---- Supplied information

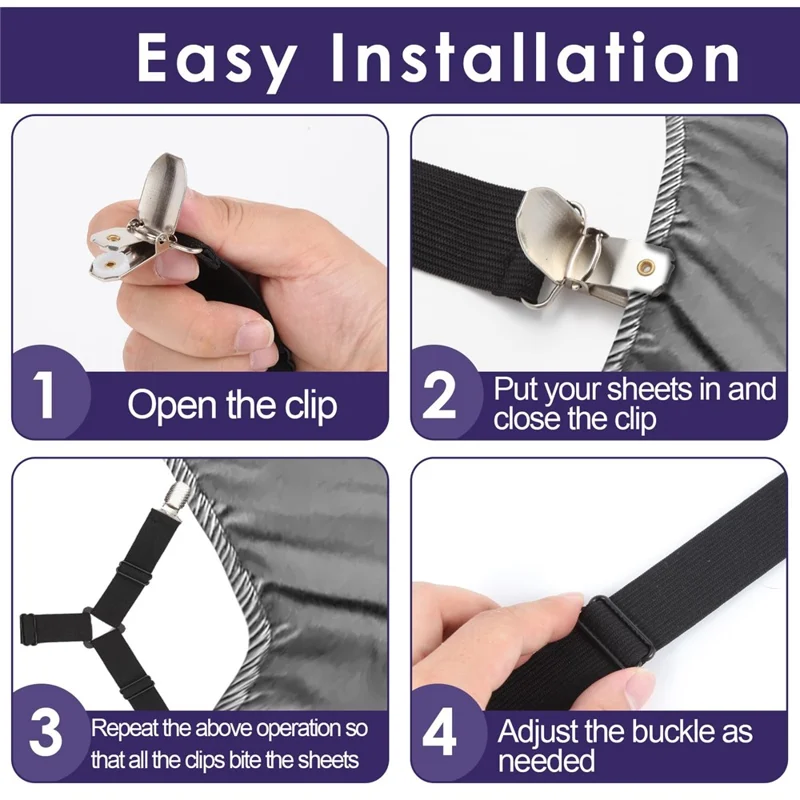 Easy Installation

1 Open the clip

2 Put your sheets in and close the clip

3 Repeat the above operation so that all the clips bite the sheets

4 Adjust the buckle as needed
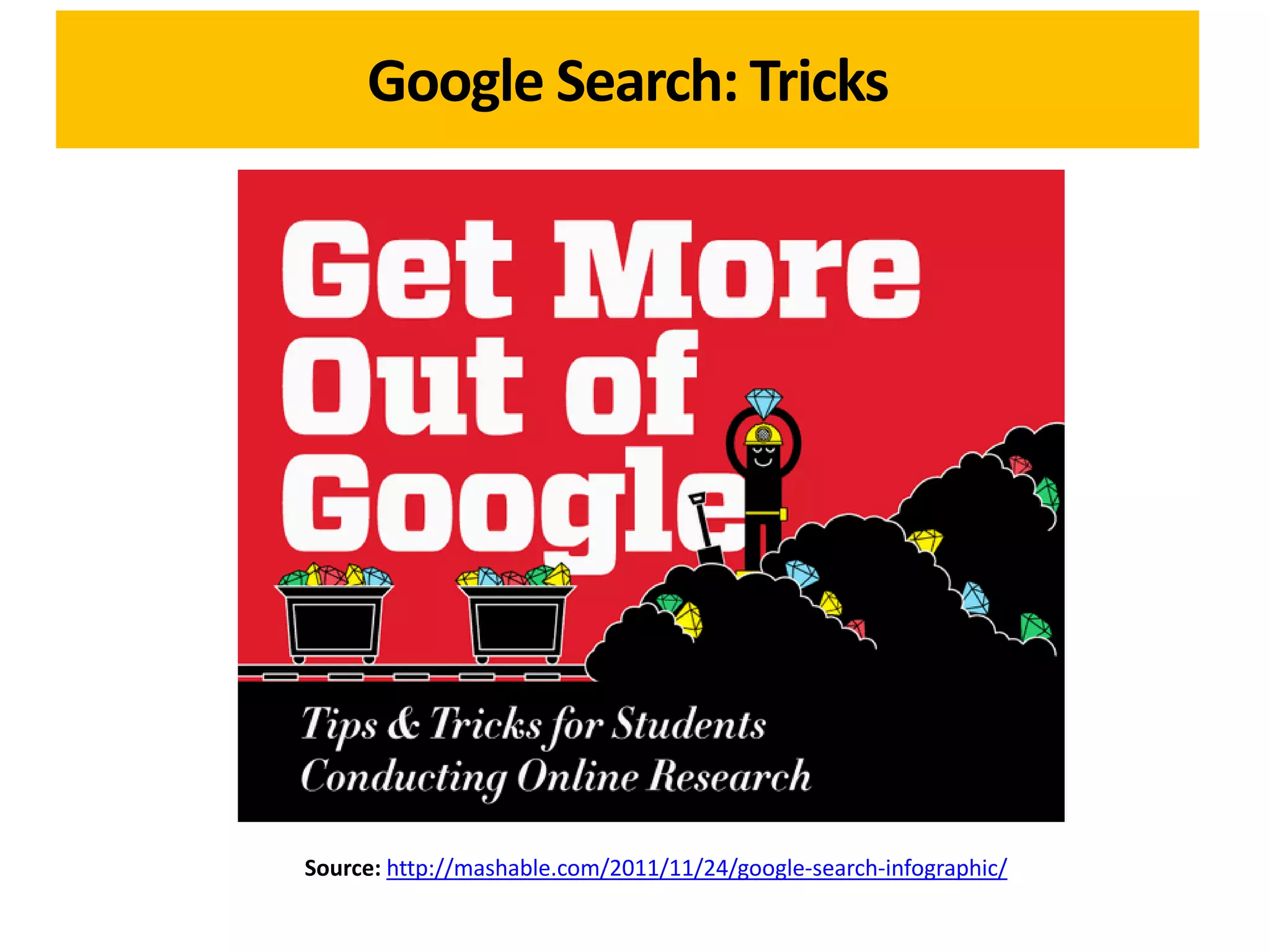 Google Search: Tricks

Get More Out of Google

Tips & Tricks for Students Conducting Online Research

Source: http://mashable.com/2011/11/24/google-search-infographic/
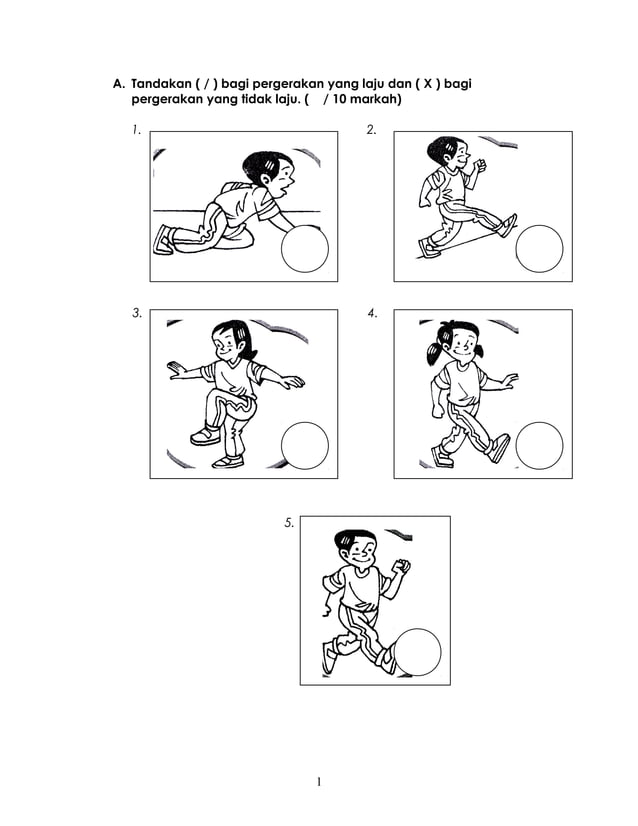 A. Tandakan ( / ) bagi pergerakan yang laju dan ( X ) bagi pergerakan yang tidak laju. (    / 10 markah)

1.

2.

3.

4.

5.

1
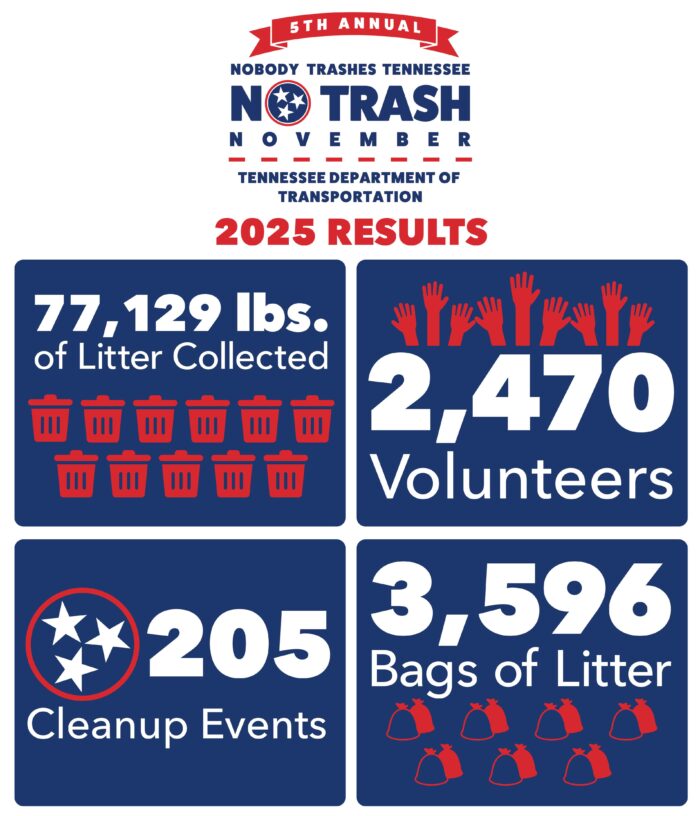 5TH ANNUAL
NOBODY TRASHES TENNESSEE
NO TRASH
NOVEMBER
TENNESSEE DEPARTMENT OF TRANSPORTATION

2025 RESULTS

77,129 lbs.
of Litter Collected

2,470
Volunteers

205
Cleanup Events

3,596
Bags of Litter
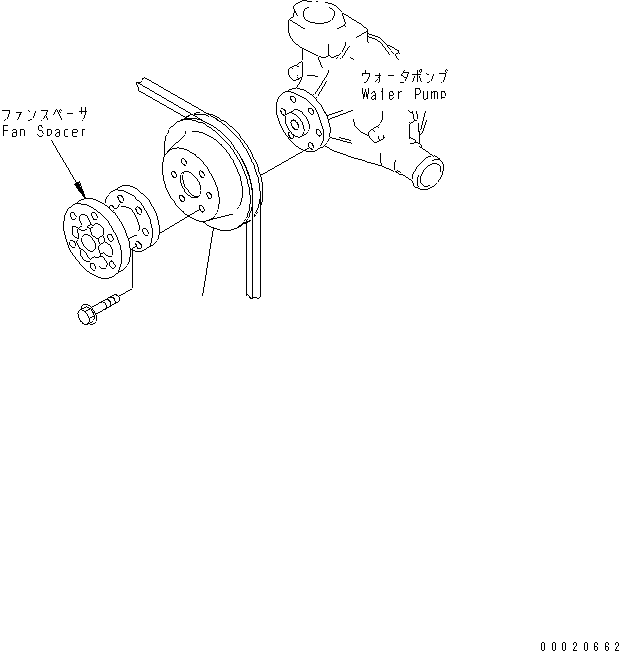 ウォータポンプ
Water Pump

ファンスペーサ
Fan Spacer

00020662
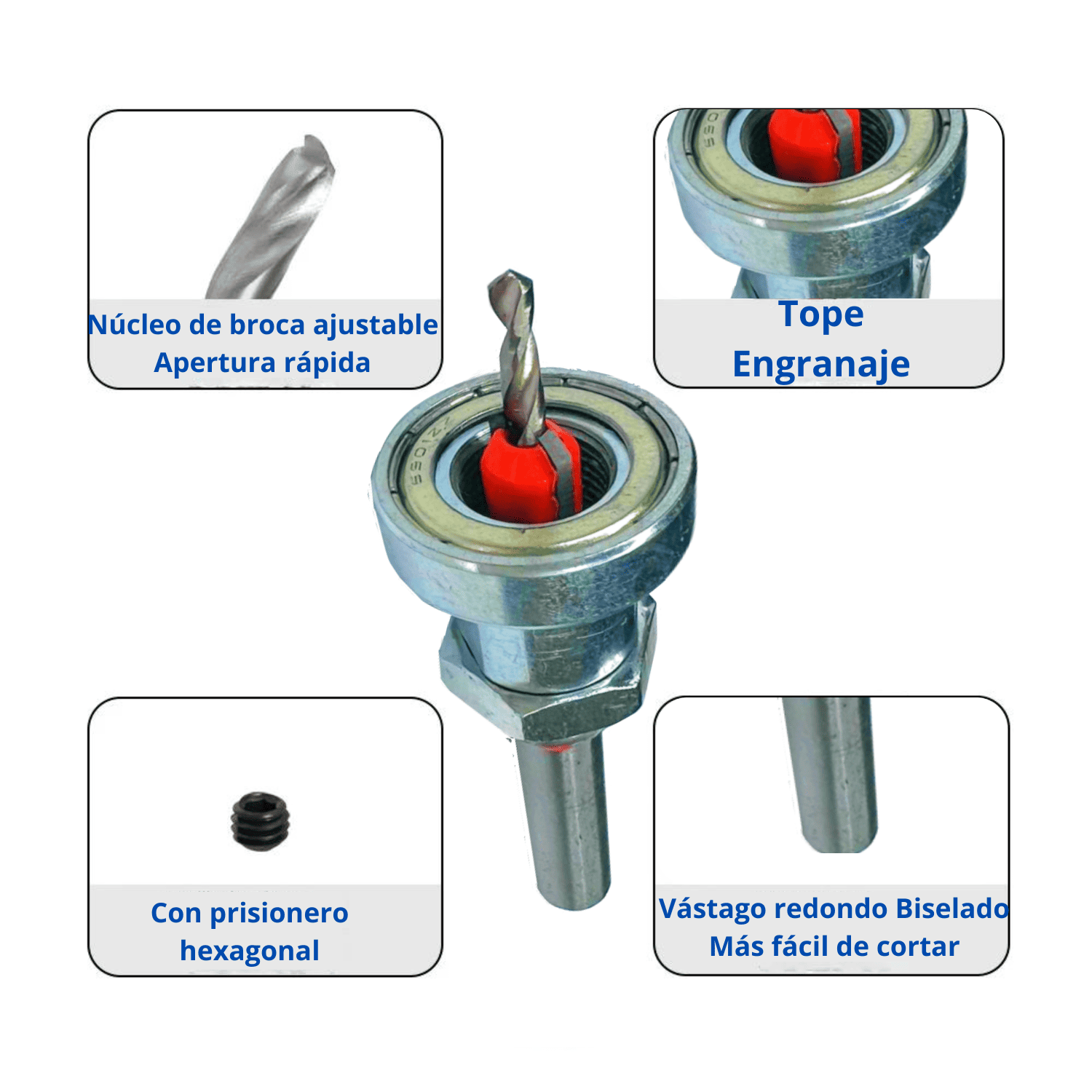 Núcleo de broca ajustable
Apertura rápida

Tope
Engranaje

Con prisionero
hexagonal

Vástago redondo Biselado
Más fácil de cortar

--------

From the entries, report every line in which the string "sheets" occurs.

2 Put your sheets in and close the clip
3 Repeat the above operation so that all the clips bite the sheets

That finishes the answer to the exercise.